Wie gleichgültig Polascheck, Reich, Mückstein und den anderen Regierungsvertretern die Gesundheit und das Leben von Lehrern, Schülern und Eltern ist, zeigt auch der Umgang mit den PCR-Tests für Schüler, die angeblich die Schulen sicher machen sollen.

Ursprünglich vorgesehen war die (völlig unzureichende) Anzahl von zwei Tests pro Woche und Schüler. Doch nun wird nicht einmal das umgesetzt. Auf Grund von „technischen Schwierigkeiten“ wird lediglich ein Test pro Woche ausgewertet.

Trotzdem gibt bereits diese viel zu geringe Anzahl an Testungen einen Einblick in das dramatische Infektionsgeschehen an den Schulen.

Allein in Wien mussten bereits 229 Klassen an 224 Schulen wegen massiver Ausbrüche geschlossen werden. Darüber hinaus wurden 146 Kindergärten teilweise und drei komplett geschlossen. In Tirol befinden sich wegen extrem hoher Infektionszahlen 190 Schulklassen im Distanzunterricht.

Seit der Beendigung des Teil-Lockdowns Mitte Dezember und der Ausbreitung der hochansteckenden Omikron-Variante schießen die Infektionszahlen rapide nach oben. Am Dienstag erreichte die landesweite 7-Tage-Inzidenz laut der Agentur für Gesundheit und Ernährungssicherheit (AGES) mit 1.288 einen neuen Rekordwert. In Salzburg lag sie sogar bei 2.187. Auch Tirol und Wien meldeten mit 1.967 bzw. 1.737 neue Rekorde. Selbst im Burgenland, dem Bundesland mit der niedrigsten Inzidenz, liegt der Wert mittlerweile bei über 700.

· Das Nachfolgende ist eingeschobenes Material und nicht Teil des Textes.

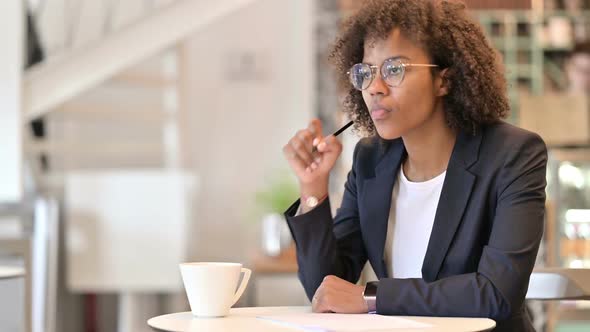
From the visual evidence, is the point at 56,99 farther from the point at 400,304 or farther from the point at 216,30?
the point at 400,304

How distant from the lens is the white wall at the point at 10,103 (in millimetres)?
5039

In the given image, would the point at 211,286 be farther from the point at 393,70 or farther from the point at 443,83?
the point at 443,83

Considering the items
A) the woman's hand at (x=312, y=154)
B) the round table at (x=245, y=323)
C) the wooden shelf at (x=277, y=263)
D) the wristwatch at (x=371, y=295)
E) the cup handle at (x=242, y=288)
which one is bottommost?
the wooden shelf at (x=277, y=263)

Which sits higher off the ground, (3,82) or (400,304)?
(3,82)

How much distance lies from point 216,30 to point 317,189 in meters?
5.26

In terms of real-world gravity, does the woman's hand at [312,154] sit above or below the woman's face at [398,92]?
below

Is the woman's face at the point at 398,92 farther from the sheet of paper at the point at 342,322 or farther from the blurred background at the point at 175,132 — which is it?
the blurred background at the point at 175,132

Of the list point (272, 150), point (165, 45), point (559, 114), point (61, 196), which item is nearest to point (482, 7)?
point (559, 114)

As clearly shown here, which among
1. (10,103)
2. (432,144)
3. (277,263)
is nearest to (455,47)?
(432,144)

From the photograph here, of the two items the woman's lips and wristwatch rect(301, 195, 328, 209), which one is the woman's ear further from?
wristwatch rect(301, 195, 328, 209)

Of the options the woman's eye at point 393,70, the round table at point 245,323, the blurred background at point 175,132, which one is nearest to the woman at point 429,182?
the woman's eye at point 393,70

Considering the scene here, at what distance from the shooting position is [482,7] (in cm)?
784

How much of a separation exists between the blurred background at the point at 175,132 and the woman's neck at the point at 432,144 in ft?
3.24

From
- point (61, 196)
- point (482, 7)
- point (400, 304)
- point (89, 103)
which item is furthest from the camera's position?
Answer: point (482, 7)
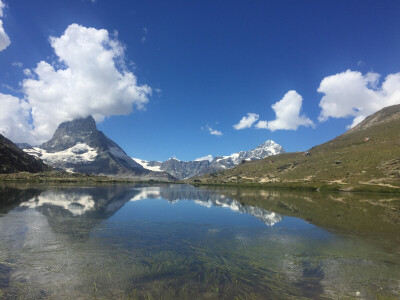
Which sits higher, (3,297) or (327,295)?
(3,297)

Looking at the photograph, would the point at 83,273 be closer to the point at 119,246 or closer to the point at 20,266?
the point at 20,266

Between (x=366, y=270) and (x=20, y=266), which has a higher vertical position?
(x=20, y=266)

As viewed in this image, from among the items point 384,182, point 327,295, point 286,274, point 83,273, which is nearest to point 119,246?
point 83,273

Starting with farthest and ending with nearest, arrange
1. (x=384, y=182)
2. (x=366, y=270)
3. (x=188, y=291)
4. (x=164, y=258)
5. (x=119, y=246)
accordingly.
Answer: (x=384, y=182) < (x=119, y=246) < (x=164, y=258) < (x=366, y=270) < (x=188, y=291)

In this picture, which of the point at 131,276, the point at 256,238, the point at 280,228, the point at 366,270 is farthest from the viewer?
the point at 280,228

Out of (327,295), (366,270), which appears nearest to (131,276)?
(327,295)

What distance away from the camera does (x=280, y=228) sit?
4109cm

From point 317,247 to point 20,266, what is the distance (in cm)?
2927

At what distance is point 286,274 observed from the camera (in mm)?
19797

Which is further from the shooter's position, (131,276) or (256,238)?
(256,238)

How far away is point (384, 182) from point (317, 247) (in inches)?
5561

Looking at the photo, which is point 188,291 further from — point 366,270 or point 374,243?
point 374,243

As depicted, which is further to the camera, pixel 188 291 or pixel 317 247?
pixel 317 247

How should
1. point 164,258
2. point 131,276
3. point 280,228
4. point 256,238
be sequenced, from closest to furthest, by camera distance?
point 131,276
point 164,258
point 256,238
point 280,228
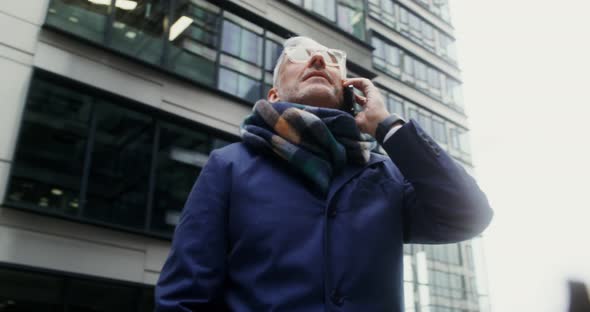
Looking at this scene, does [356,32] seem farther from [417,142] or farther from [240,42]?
[417,142]

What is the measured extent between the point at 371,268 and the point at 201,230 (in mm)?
568

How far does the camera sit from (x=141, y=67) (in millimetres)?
11039

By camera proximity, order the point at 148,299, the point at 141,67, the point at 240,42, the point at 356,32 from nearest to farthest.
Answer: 1. the point at 148,299
2. the point at 141,67
3. the point at 240,42
4. the point at 356,32

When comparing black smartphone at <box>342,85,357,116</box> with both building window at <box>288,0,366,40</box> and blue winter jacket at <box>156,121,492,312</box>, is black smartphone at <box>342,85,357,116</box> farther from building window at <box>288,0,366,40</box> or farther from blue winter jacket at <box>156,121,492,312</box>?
building window at <box>288,0,366,40</box>

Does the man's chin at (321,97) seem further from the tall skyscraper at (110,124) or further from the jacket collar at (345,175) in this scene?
the tall skyscraper at (110,124)

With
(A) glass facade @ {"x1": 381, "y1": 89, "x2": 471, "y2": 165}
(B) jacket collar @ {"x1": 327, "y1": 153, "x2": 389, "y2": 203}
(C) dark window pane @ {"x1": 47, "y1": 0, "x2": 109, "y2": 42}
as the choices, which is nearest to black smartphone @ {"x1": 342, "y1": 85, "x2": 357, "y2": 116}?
(B) jacket collar @ {"x1": 327, "y1": 153, "x2": 389, "y2": 203}

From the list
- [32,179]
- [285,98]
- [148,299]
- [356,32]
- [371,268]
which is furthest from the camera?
[356,32]

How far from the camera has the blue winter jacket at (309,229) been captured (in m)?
1.64

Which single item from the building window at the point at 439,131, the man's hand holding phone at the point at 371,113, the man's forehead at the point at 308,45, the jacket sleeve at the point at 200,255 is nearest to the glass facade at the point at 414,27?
the building window at the point at 439,131

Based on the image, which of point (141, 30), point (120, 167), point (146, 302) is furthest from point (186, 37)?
point (146, 302)

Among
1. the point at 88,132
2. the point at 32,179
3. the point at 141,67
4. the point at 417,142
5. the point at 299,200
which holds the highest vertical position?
the point at 141,67

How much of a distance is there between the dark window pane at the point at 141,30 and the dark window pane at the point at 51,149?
156 cm

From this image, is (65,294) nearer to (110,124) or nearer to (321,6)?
(110,124)

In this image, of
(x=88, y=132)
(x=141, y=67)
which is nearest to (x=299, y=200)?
(x=88, y=132)
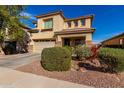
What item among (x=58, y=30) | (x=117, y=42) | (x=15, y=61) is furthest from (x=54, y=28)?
(x=117, y=42)

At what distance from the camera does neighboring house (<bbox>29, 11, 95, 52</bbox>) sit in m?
19.8

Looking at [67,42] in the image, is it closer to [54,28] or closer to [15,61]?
[54,28]

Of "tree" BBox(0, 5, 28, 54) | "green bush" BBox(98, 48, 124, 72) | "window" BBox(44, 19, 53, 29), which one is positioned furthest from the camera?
"window" BBox(44, 19, 53, 29)

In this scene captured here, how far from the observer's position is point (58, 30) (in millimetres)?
21047

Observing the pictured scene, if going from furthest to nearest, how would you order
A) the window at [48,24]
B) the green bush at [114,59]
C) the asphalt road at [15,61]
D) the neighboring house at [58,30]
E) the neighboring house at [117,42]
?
the neighboring house at [117,42], the window at [48,24], the neighboring house at [58,30], the asphalt road at [15,61], the green bush at [114,59]

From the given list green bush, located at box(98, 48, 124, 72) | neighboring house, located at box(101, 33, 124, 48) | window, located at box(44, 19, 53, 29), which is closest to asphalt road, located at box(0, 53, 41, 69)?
green bush, located at box(98, 48, 124, 72)

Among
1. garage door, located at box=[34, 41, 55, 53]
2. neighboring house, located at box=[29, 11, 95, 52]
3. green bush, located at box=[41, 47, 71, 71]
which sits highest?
neighboring house, located at box=[29, 11, 95, 52]

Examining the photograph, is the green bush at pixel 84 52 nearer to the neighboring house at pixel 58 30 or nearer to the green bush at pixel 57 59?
the green bush at pixel 57 59

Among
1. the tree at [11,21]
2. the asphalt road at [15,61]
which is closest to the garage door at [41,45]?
the tree at [11,21]

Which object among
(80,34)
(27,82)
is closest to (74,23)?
(80,34)

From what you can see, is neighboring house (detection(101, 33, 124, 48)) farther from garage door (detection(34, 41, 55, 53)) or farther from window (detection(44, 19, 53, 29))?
window (detection(44, 19, 53, 29))

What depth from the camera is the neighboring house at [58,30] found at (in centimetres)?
1977

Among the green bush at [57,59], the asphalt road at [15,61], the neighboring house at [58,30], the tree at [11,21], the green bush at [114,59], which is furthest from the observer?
the neighboring house at [58,30]
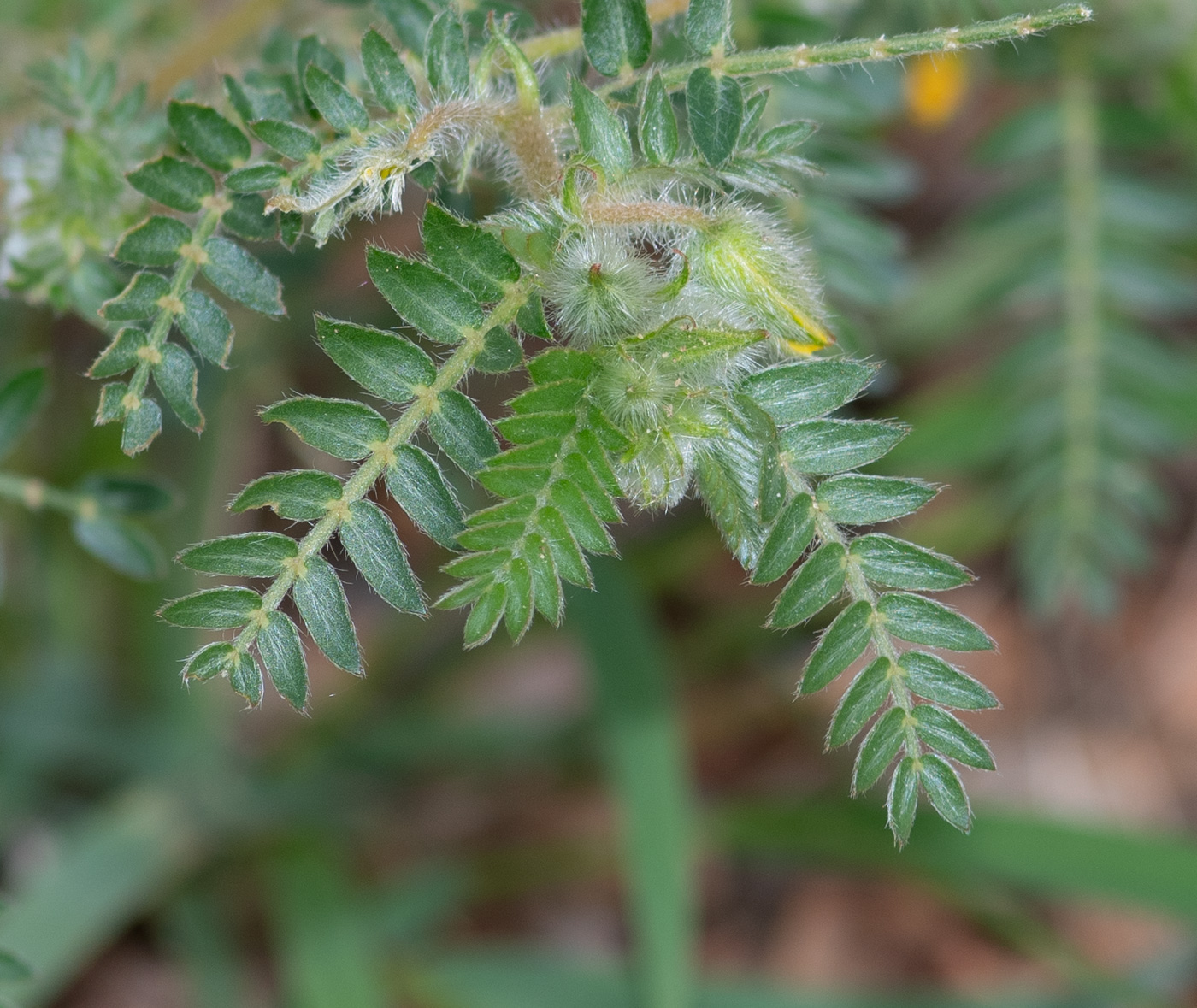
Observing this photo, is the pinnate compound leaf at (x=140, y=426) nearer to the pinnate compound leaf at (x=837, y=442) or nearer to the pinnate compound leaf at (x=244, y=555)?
the pinnate compound leaf at (x=244, y=555)

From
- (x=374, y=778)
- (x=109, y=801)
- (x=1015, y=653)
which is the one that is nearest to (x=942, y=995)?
(x=1015, y=653)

Der Schulstreik in Österreich ist Teil einer wachsenden internationalen Bewegung gegen die gezielte Durchseuchungspolitik. Überall halten die Regierungen die Schulen und Betriebe geöffnet, um die kapitalistische Profitwirtschaft aufrechtzuerhalten. Doch dagegen wächst weltweit der Widerstand.

Aus Protest gegen die hochriskanten Schulöffnungen nach den Winterferien haben Schüler in Griechenland 350 Schulen besetzt. Im Lauf der ersten Schulwoche fanden zudem lokale Protestkundgebungen von Lehrern statt.

In Deutschland schlug der 13-jährigen Yasmin aus Nordrhein-Westfalen eine Welle der Sympathie und Unterstützung entgegen. Die Schülerin weigerte sich am Unterricht im unsicheren Klassenraum teilzunehmen, und verfolgte den Unterricht stattdessen an einem Pult im kalten Schulhof. Mehrere Schülervertreter in Deutschland forderten zuletzt ebenfalls einen Schulstreik.

In Frankreich streikten und demonstrierten am vergangenen Donnerstag Tausende Lehrer gegen die Durchseuchungspolitik der Macron-Regierung und die unsicheren Bedingungen an den Schulen. Laut den französischen Lehrergewerkschaften nahmen 75 Prozent der Grundschul- und 62 Prozent der Oberschullehrer an dem Streik teil. Etwa die Hälfte der Schulen blieb komplett geschlossen. An diesem Donnerstag sind erneut Streiks geplant.

Auch in den USA entwickelt sich eine starke Streik- und Protestbewegung gegen das Offenhalten der Schulen. In zahlreichen Metropolen Chicago, San Francisco und Oakland organisieren Pädagogen spontane Walkouts, Sickouts und Streiks, um den Präsenzunterricht zu beenden. Damit stellen sie sich gegen die offiziellen Gewerkschaften, die wie in Europa und Österreich vehement die Schulöffnungen verteidigen.

Schüler, Lehrer und Eltern müssen unabhängige Aktionskomitees für sichere Bildung in den Schulen und Aktionskomitees für sichere Arbeitsplätze in den Betrieben aufbauen, um gemeinsam den unsicheren Präsenzunterricht zu stoppen und eine weltweit koordinierte Streikbewegung vorzubereiten. Nur so kann die Politik der Durchseuchung im Interesse der Banken und Konzerne gestoppt werden und eine Strategie zur Eliminierung von Covid-19 entwickelt und umgesetzt werden.